Passage:
──────────────────────────────
The cost to the Owner of such reprogramming and testing and of the reasonably
foreseeable consequences of year 2000 to the Owner (including, without
limitation, reprogramming errors and the failure of others' systems or
equipment) will not result in an Event of Default. Except for such of the
reprogramming referred to in the preceding sentence as may be necessary, the
computer and management information systems of the Owner are and, with ordinary
course upgrading and maintenance, will continue for the term of the Loan to be,
sufficient to permit the Owner to conduct its business without material adverse
effect.
(y) Attached hereto as Schedule G is a full and complete list of all
properties previously owned by AMI Operating Partners L.P. (other than the
Mortgaged Property) which have been previously or shall be simultaneously
herewith conveyed to entities other than each of the entities compromising the
Owner.
(z) Attached hereto as Schedule H is a list of all of the Mortgaged
Properties subject to Property Improvement Plans ("PIP's") by the Franchisors.
Owner represents and warrants that it is not in default under any PIP and such
PIP's shall be completed on or before the completion dates set forth in the
applicable PIP.
11. SINGLE PURPOSE ENTITY; AUTHORIZATION
(a) Owner covenants and agrees that it has not and shall not and agrees
that its general partner(s), or managing member(s), as the case may be (each, a
"Principal") shall not:
(i) with respect to each Owner, engage in any business or activity
other than the ownership, leasing, operation, use and maintenance of the
applicable Mortgaged Property, if any, and activities incidental thereto,
and with respect to each Principal, engage in any business or activity
other than the ownership of its interest in Owner and such activities as
are directly related to its acting as the Principal of Owner;
(ii) with respect to Owner, acquire or own any material assets other
than (A) the Mortgaged Property, if any, and (B) such incidental Personal
Property as may be necessary for or related to the operation of the
Mortgaged Property, if any, and with respect to each Principal, acquire or
own any material assets other than its ownership interest in the applicable
Owner and such incidental Personal Property as may be necessary in
connection therewith;
(iii) merge into or consolidate with any person or entity or dissolve,
terminate or liquidate in whole or in part, transfer or otherwise dispose
of all or substantially all of its assets or change its legal structure,
without in each case Lender's consent;
(iv) fail to preserve its existence as an entity duly organized,
validly existing and in good standing (if applicable) under the laws of the
jurisdiction of its organization or formation, or without the prior written
consent of Lender, (A) amend, modify, terminate or fail to comply with the
provisions of Owner's partnership agreement, articles or certificate of
incorporation, certificate of organization, operating agreement or similar
organizational documents, as the case may be, or of Principal's partnership
agreement, articles or certificate of incorporation, certificate of
organization, operating agreement or similar organizational documents, as
the case may be, whichever is applicable or (B) violate the assumptions
contained in that certain non-consolidation opinion dated the date hereof
and delivered by Xxxxxxx Xxxxxx Xxxxxx Xxxxxxxx Xxxxxxxx & Xxxxxxxxx, P.A.
──────────────────────────────
Available data:
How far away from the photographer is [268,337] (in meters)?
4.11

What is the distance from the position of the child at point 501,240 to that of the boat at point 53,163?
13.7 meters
──────────────────────────────
Tasks to complete:
1. In the agreement excerpt, list the activities that clause (i) of section 11(a) allows each Owner to engage in with respect to the applicable Mortgaged Property, not counting incidental activities.
2. Reproduce the agreement excerpt starting at the words "Owner represents and" and ending after "applicable PIP.", with "completion dates" changed to "target dates".

Answers:
1. Ownership, leasing, operation, use, maintenance

2.
Owner represents and warrants that it is not in default under any PIP and such
PIP's shall be completed on or before the target dates set forth in the
applicable PIP.